Categories Blog Health Personal

Health Update – May 2023

TL;DR: Ajovy made my head better by some margin, but it doesn’t help my overall situation much. Because of the background headache that so far nothing has touched.

– I’ve now been using Ajovy for 17 months and my actual migraine attacks (Level 3) have reduced from 8-9 a month to 1-3 a month

– I haven’t noticed any negative Ajovy side effects at all

– The actual migraine attacks’ intensity has also lessened, so that now I sometimes can’t tell whether I’m having an actual attack or just a bad background head ache day.

– Still no completely headache-free days, but last year I had more Level 1 (mild background head ache, doesn’t stop from doing anything but you notice it) than ever before since the migraine going chronic in summer of 2008. A good number of the Level 1 days have an hour or few where I experience just a weird head-feeling for an hour or two and actually feel **good**. That counts as headache-free now.

– I’ve had mostly Level 2 (bad background head ache, have to limit what you can do and for how long) days since mid-March. I think it’s because around that time it got spring bright and sunny. I’ve never before noticed a difference so clearly before between my winter head aches and spring/summer head aches! Nothing else has changed nor are there new external stressors that I can think of, so I really think it’s the bright, sunny weather that’s giving me these majority Level 2 weeks.

– It’s hard to be patient with these Level 2 days because I had gotten used to only having about 13-17 days of a month being like that. Now it’s around 20-22 month 🙁

– I used to be able to tell between Level 2 and Level 3 because the actual attacks always throbbed. But now sometimes there’s no throbbing but the pain is hard enough that if I were working, I’d probably take a sick day or leave work mid-shift. Usually I use the cold gel pads to ease my head like in an actual attack and it feels really good. Currently I’m always marking such days as migraine attack days in addition to the actual migraine attack days, but I’m not sure yet how I should handle the logging. I feel like I should make a new level for these days, but I don’t know.

– Since starting Ajovy, the headache doesn’t tip into a full blown migraine attack as easily anymore. It just aches really hard and feels like it will tip into one at any second. Before Ajovy, as an example, whenever I visited someone, whether that was my Mom or my best friend (where I don’t have to pretend anything and can be my full self so it never stresses me), I’d always get a migraine attack in the evening. Often it would start already before I even left for home. It’d always happen if the whole trip took more than about 2-3 hours. With the trip there and back home again with the bus, the trips usually take at least 5 hours. Sometimes I’d only drop off something, would only stay for around 15 minutes before heading back and the whole trip would take two hours altogether; those were the times I wouldn’t get an attack.

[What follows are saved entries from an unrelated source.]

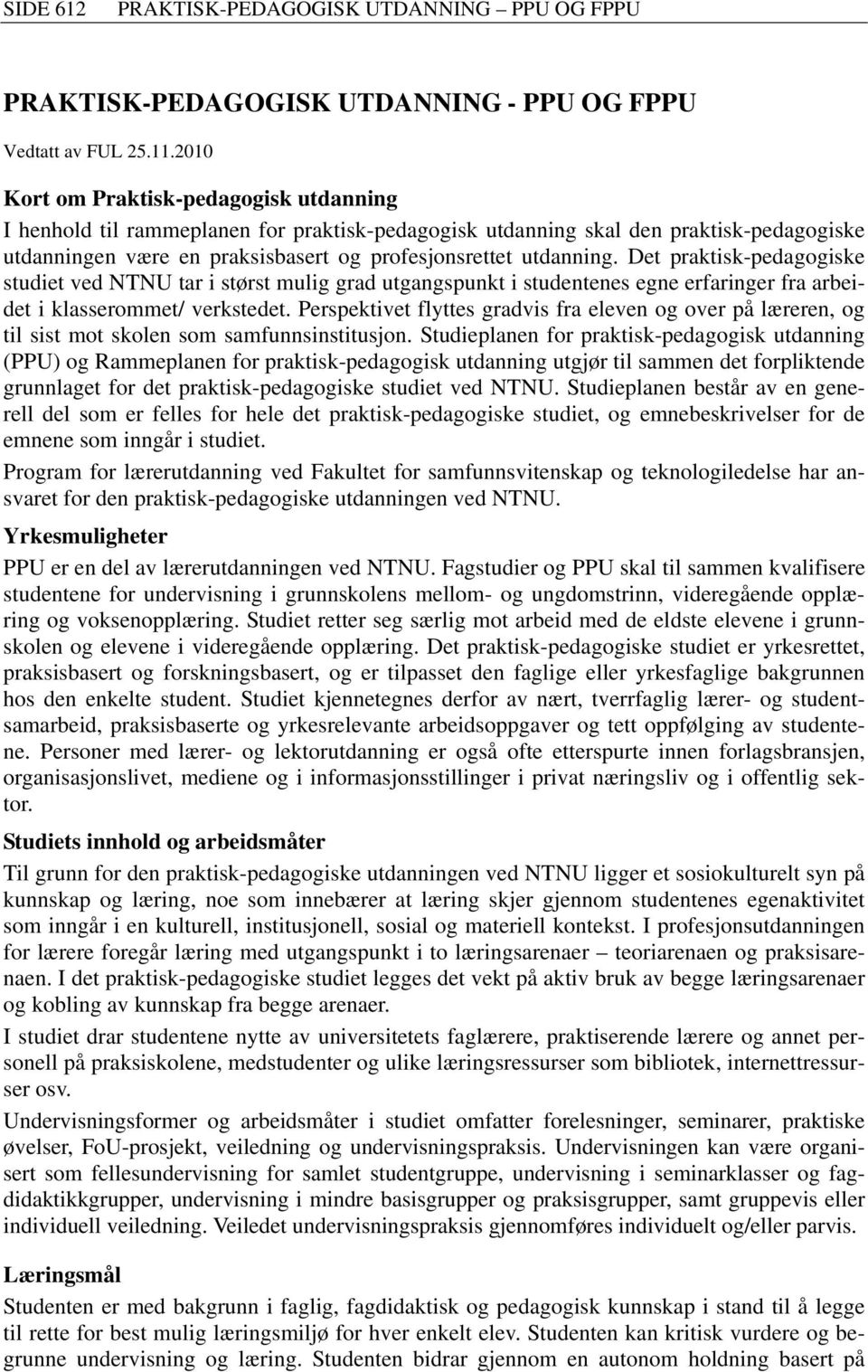 SIDE 612 PRAKTISK-PEDAGOGISK UTDANNING – PPU OG FPPU

PRAKTISK-PEDAGOGISK UTDANNING - PPU OG FPPU

Vedtatt av FUL 25.11.2010

Kort om Praktisk-pedagogisk utdanning

I henhold til rammeplanen for praktisk-pedagogisk utdanning skal den praktisk-pedagogiske utdanningen være en praksisbasert og profesjonsrettet utdanning. Det praktisk-pedagogiske studiet ved NTNU tar i størst mulig grad utgangspunkt i studentenes egne erfaringer fra arbeidet i klasserommet/ verkstedet. Perspektivet flyttes gradvis fra eleven og over på læreren, og til sist mot skolen som samfunnsinstitusjon. Studieplanen for praktisk-pedagogisk utdanning (PPU) og Rammeplanen for praktisk-pedagogisk utdanning utgjør til sammen det forpliktende grunnlaget for det praktisk-pedagogiske studiet ved NTNU. Studieplanen består av en generell del som er felles for hele det praktisk-pedagogiske studiet, og emnebeskrivelser for de emnene som inngår i studiet.

Program for lærerutdanning ved Fakultet for samfunnsvitenskap og teknologiledelse har ansvaret for den praktisk-pedagogiske utdanningen ved NTNU.

Yrkesmuligheter

PPU er en del av lærerutdanningen ved NTNU. Fagstudier og PPU skal til sammen kvalifisere studentene for undervisning i grunnskolens mellom- og ungdomstrinn, videregående opplæring og voksenopplæring. Studiet retter seg særlig mot arbeid med de eldste elevene i grunnskolen og elevene i videregående opplæring. Det praktisk-pedagogiske studiet er yrkesrettet, praksisbasert og forskningsbasert, og er tilpasset den faglige eller yrkesfaglige bakgrunnen hos den enkelte student. Studiet kjennetegnes derfor av nært, tverrfaglig lærer- og studentsamarbeid, praksisbaserte og yrkesrelevante arbeidsoppgaver og tett oppfølging av studentene. Personer med lærer- og lektorutdanning er også ofte etterspurte innen forlagsbransjen, organisasjonslivet, mediene og i informasjonsstillinger i privat næringsliv og i offentlig sektor.

Studiets innhold og arbeidsmåter

Til grunn for den praktisk-pedagogiske utdanningen ved NTNU ligger et sosiokulturelt syn på kunnskap og læring, noe som innebærer at læring skjer gjennom studentenes egenaktivitet som inngår i en kulturell, institusjonell, sosial og materiell kontekst. I profesjonsutdanningen for lærere foregår læring med utgangspunkt i to læringsarenaer – teoriarenaen og praksisarenaen. I det praktisk-pedagogiske studiet legges det vekt på aktiv bruk av begge læringsarenaer og kobling av kunnskap fra begge arenaer.

I studiet drar studentene nytte av universitetets faglærere, praktiserende lærere og annet personell på praksiskolene, medstudenter og ulike læringsressurser som bibliotek, internettressurser osv.

Undervisningsformer og arbeidsmåter i studiet omfatter forelesninger, seminarer, praktiske øvelser, FoU-prosjekt, veiledning og undervisningspraksis. Undervisningen kan være organisert som fellesundervisning for samlet studentgruppe, undervisning i seminarklasser og fagdidaktikkgrupper, undervisning i mindre basisgrupper og praksisgrupper, samt gruppevis eller individuell veiledning. Veiledet undervisningspraksis gjennomføres individuelt og/eller parvis.

Læringsmål

Studenten er med bakgrunn i faglig, fagdidaktisk og pedagogisk kunnskap i stand til å legge til rette for best mulig læringsmiljø for hver enkelt elev. Studenten kan kritisk vurdere og begrunne undervisning og læring. Studenten bidrar gjennom en autonom holdning basert på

– Same thing with all my medical/professional rehabilitation things before Ajovy – those days usually last 4-6 hours, not counting trips. The trips there and back home add another 2 hours to day. I’d do okay until about the last hour or even through that if it’s a good day – but then on the way home (roughly one hour one way) the migraine attack slowly begins. No meds could stop that. And that’s why I ended up on a new year long sairaspäiväraha/long term sick leave again. And some of those rehabilitation things were only once a week but it made no difference – migraine attack in the evening the latest.

– So before Ajovy, from experience, my head couldn’t handle more than about 3 hours of controlled by outside forces structured rehabilitation/work/studies away from home, even if that only happens once a week.

– At some point I’ll have to try rehabilitation again now that we’ve seen what Ajovy does, and I’m not looking forward to it. At least right now, with most of a month being Level 2, I fear it would easily tip over to many, many migraine attacks again. Or even barring that, just a hard Level 2 headache all day, every day. I might be crazy, but I think if working makes you physically hurt horribly or makes your illness worsen so much you end up on a year long sick leave time after time, it shouldn’t be required of you.

– There’s no opportunity to try to do same kind of controlled by outside forces structured rehabilitation/work/studies but at home, to see if my head could handle that. Some day I’d like to try that, but I’ve never seen or heard about a rehabilitation thing that involves working at home. It’s always something you have to go out for for many hours.